I feel—as many people all over the world may feel—deeply troubled by the manner in which President Bush has engaged Iraq in conflict. President Bush and his administration have not provided adequate evidence for military engagement with Iraq and they have failed to demonstrate how a military engagement will effectively address terrorist activity directed at America.
President Bush has failed to provide sufficient evidence to the American people and to the world that Saddam Hussein has weapons of mass destruction at this disposal. I don’t doubt that Saddam Hussein has at least chemical if not also biological weapons at his disposal. I’m almost certainly convinced that Saddam Hussein also has a nuclear weapons program and has plans for creating nuclear weapons as fast as he can. Yet the American people have no clear evidence that he does possess such weapons. Still, President Bush insists that the American people give him his support without the information that many believe necessary to make a decision to go to war.
An open society holds at its core the disclosure and sharing of information so that the people participating in their own governance can make informed decisions about the actions of their society. The creators of the constitution understood this tenet and expressed this tenet in assuring the freedom of the press. In refusing to share the information that his administration has about Saddam Hussein’s capacity for weapons of mass destruction, President Bush violates one of the basic tenets of American government—the sharing of information for the due process of political deliberation.
President Bush has also failed to demonstrate how the war with Iraq coherently fits into the larger picture of ending terrorism. Saddam Hussein may be actively providing financial and military support to terrorists or he may not. The American people do not have significant evidence that either case is true. Americans can only make assumptions based on a profile of Saddam Hussein’s character.
Terrorists seek to use unconventional means of force against more powerful targets in the places where the target is most vulnerable. The jet planes that struck the twin towers in New York and the pentagon in Washington, DC required little more funding than the cost of plane tickets and required no more arms than some knives and bolt cutters. I recognize that the terrorists did receive funding to live and to learn how to fly planes, but I want to point out that terrorists do not need weapons of mass destruction or any other kind of conventional weapons to bring America to a screeching halt. Terrorists most likely don’t need Saddam Hussein to continue their current campaign against America.
I never want a terrorist to have access to weapons of mass destruction, but I do want the large scale and potentially volatile actions of the American nation to reflect a strategy that clearly seeks to get to the root causes of the problems that precipitate terrorism. The terrorists in Russia come from Chechnya because they want political independence from Russia. The terrorists in England come from Ireland because they have political grievances with England. While I am oversimplifying the relationship between terrorist activity and the root causes, we can see a correlation between terrorist activity and political grievances. I believe that there is a strong correlation between Islamic terrorist activity against America and America’s political and military actions in the middle east. I won’t repeat evidence here that is widely available on the internet and through other media regarding America’s relationship with Saddam Hussein in the 1980’s, the training of Islamic fundamentalists during the Russian occupation of Afghanistan and other related political activities. I will state that there is a relationship between American political and military action in the middle east and the terrorist activity against America.

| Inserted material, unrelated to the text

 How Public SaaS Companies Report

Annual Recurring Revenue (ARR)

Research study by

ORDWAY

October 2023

I personally think that Osama bin Laden is a madman on a vengeful crusade against America that will do little to resolve the real and complicated political conflicts in the middle east; however, the current actions and political stance of the Bush administration will almost certainly convince many in the middle east that Osama bin Laden has correctly assessed the nature and character of the American people: America is rife with people that seek to dominate the middle east with force, with fear, and without reason.

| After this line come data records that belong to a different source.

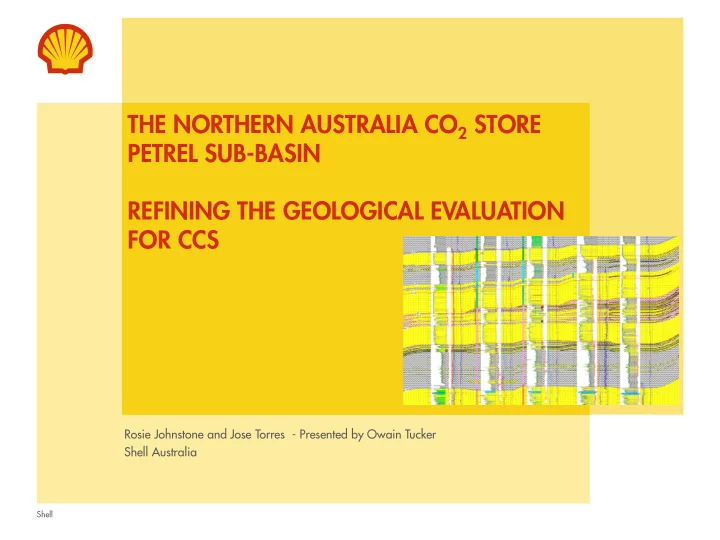 THE NORTHERN AUSTRALIA $CO_2$ STORE
PETREL SUB-BASIN

REFINING THE GEOLOGICAL EVALUATION FOR CCS

Rosie Johnstone and Jose Torres - Presented by Owain Tucker
Shell Australia

Shell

Such thinking, if Osama bin Laden views America in this manner, is wrong. It does not genuinely reflect the hopes and dreams of the American people. I am intensely aware of how hypocritical and foolish this statement may sound to some, but America—at it’s best—is an open and free society that sees naked aggression as an immoral and ineffective use of power. I believe that the ongoing stance of the current Bush administration has pushed aside the basic processes necessarily involved in being an open and free society and has used the great power of the American republic in a manner that more closely resembles naked aggression than the defense of freedom.

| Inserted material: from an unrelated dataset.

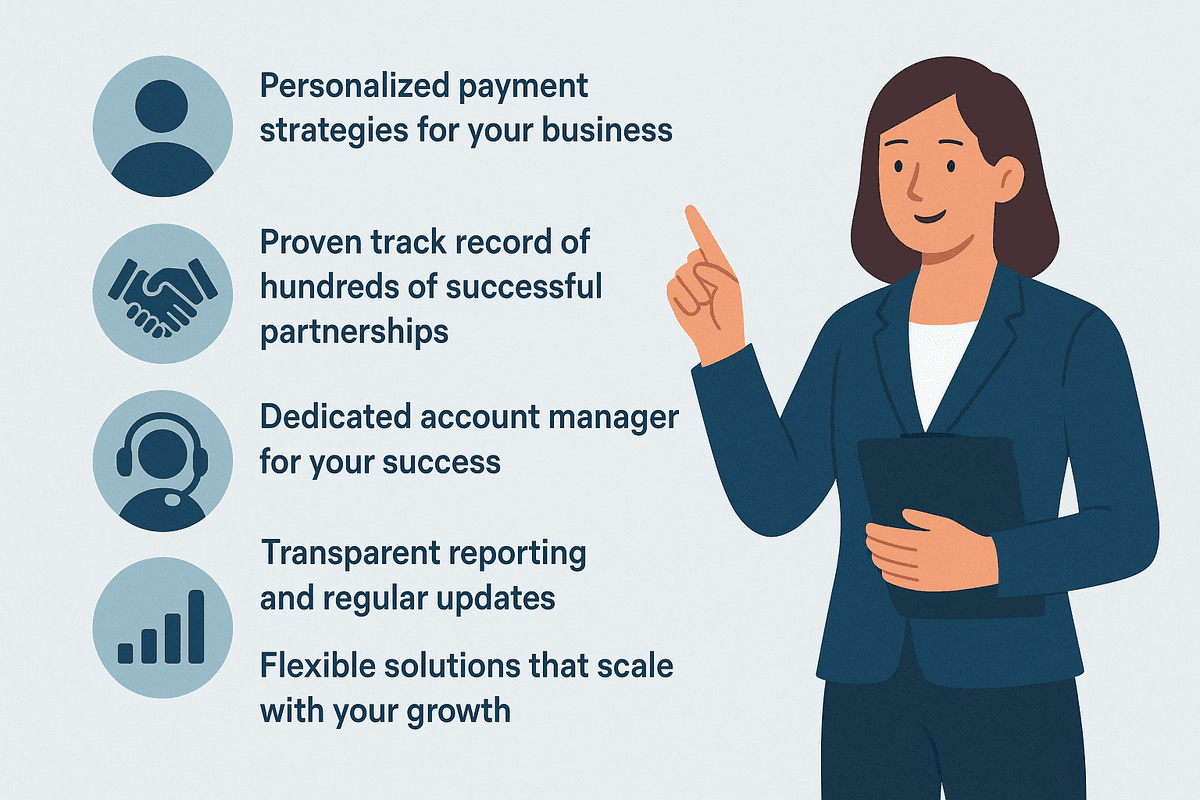 Personalized payment strategies for your business

Proven track record of hundreds of successful partnerships

Dedicated account manager for your success

Transparent reporting and regular updates

Flexible solutions that scale with your growth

In the months to come, the world will probably discover that Saddam Hussein did in fact possess weapons of mass destruction and did in fact have an active nuclear weapons program. President Bush will most likely say with triumph, “I told you so.” I only hope that in the years to come, the world will not discover that the actions of the Bush administration gave ample reason to young people in the middle east to join the cause of terrorists. May God have mercy on our souls.